Outro dia fui entrando no carro e vi um morcego enroscado no banco do passageiro… Quase dei um grito! Encostei com a ponta da chave, e o “bicho” estava duro… Olhei mais de perto e… era um toco, de madeira mesmo, sem maldade gente, por favor. Descobri depois que meu irmão o tinha ganhado de presente de um amigo – veterinário também, óbvio – para ornamentação do aquário. Sendo assim, o dito cujo foi trazido para casa para fazer o “tratamento” do tronco, ou toco, como preferirem, para poder se juntar aos peixes e plantas aquáticas. Peraí… tratamento? Sim, meus amigos, tratamento que inclui: banho no cloro com água por 24 horas, fervuras e mais fervuras, trocas e mais trocas de água, até esta ficar limpa.

O que não sabíamos era que, após o “banho de cloro”, o tronco ficaria… BRANCO! Todos ficamos horrorizados com a feiúra do toco russo… Será que ele teria descorado?
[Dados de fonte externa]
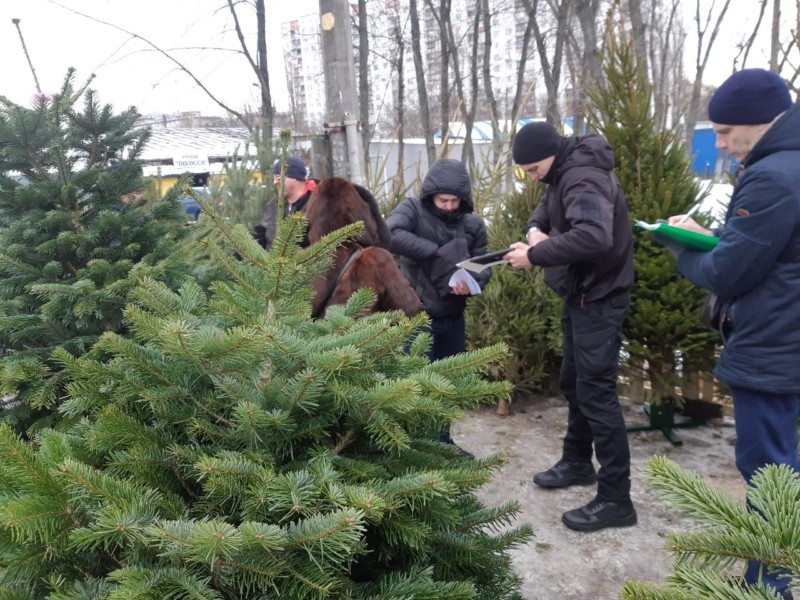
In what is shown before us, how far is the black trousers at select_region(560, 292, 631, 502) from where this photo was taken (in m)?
3.26

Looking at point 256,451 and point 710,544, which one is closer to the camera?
point 710,544

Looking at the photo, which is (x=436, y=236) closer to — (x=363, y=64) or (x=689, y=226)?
(x=689, y=226)

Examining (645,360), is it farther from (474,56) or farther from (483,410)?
(474,56)

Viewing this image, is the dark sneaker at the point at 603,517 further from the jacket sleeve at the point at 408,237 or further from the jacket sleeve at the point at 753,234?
the jacket sleeve at the point at 408,237

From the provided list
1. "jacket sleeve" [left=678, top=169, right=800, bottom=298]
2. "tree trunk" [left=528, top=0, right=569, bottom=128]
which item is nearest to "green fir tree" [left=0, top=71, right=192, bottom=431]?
"jacket sleeve" [left=678, top=169, right=800, bottom=298]

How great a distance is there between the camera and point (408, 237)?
396cm

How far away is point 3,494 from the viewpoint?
4.32ft

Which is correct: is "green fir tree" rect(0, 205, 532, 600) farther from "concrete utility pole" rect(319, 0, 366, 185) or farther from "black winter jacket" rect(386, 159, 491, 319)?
"concrete utility pole" rect(319, 0, 366, 185)

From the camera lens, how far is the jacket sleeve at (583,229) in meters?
3.06

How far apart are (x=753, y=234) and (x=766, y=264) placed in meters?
0.13

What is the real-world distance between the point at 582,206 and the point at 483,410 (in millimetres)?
2734

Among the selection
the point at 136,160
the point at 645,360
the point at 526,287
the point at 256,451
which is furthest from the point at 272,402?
the point at 526,287

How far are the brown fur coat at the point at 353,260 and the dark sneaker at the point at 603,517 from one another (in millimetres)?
1440

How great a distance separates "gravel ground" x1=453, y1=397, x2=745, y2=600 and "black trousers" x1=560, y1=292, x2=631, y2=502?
0.28 m
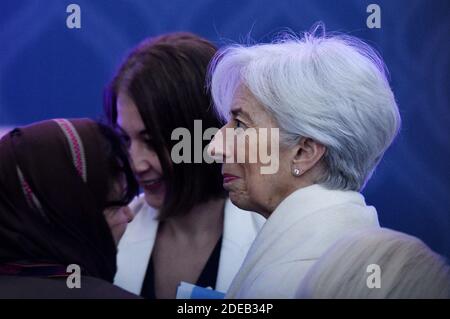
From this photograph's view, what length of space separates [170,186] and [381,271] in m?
0.83

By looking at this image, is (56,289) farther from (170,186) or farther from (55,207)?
(170,186)

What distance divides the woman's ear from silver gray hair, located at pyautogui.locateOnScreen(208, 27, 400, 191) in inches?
0.7

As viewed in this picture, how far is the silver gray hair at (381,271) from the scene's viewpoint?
137cm

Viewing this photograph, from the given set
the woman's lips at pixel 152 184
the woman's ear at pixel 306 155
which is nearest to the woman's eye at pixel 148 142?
the woman's lips at pixel 152 184

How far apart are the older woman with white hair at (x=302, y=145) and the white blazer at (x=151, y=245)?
0.30 meters

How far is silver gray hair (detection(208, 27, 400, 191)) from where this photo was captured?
5.47 ft

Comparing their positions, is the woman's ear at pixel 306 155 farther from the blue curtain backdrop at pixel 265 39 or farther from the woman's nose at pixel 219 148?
the blue curtain backdrop at pixel 265 39

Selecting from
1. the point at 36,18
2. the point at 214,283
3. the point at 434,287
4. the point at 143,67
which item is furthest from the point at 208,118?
the point at 434,287

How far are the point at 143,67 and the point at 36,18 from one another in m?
0.38

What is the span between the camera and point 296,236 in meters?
1.64

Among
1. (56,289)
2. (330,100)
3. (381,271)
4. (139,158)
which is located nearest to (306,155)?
(330,100)

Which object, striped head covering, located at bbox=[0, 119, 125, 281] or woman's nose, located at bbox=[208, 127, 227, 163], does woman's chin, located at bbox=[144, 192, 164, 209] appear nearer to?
woman's nose, located at bbox=[208, 127, 227, 163]
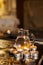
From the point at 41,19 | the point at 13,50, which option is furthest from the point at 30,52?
the point at 41,19

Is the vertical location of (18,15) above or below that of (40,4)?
below

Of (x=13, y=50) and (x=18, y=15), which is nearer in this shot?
(x=13, y=50)

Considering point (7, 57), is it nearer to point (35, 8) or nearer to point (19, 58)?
point (19, 58)

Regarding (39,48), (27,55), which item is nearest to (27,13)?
(39,48)

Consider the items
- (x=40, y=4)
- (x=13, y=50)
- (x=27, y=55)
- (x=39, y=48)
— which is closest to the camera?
(x=27, y=55)

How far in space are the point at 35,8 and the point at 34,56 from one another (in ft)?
8.68

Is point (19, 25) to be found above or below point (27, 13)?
below

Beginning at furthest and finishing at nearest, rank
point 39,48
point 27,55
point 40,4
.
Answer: point 40,4 → point 39,48 → point 27,55

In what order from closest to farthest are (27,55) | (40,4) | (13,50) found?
(27,55) < (13,50) < (40,4)

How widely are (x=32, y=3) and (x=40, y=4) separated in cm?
19

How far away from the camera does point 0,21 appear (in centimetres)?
393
Eu heim!? Minha mãe quase morreu do coração, e foi muito aflita falar sobre isso com meu irmão. É que ela é a auxiliar de laboratório preferida dele, segue rigorosamente todas as instruções do cientista para as experiências feitas em casa.

– Calma mãe, se este toco não voltar a ser marrom, meu nome é JUDITE! Respondeu ele, com convicção.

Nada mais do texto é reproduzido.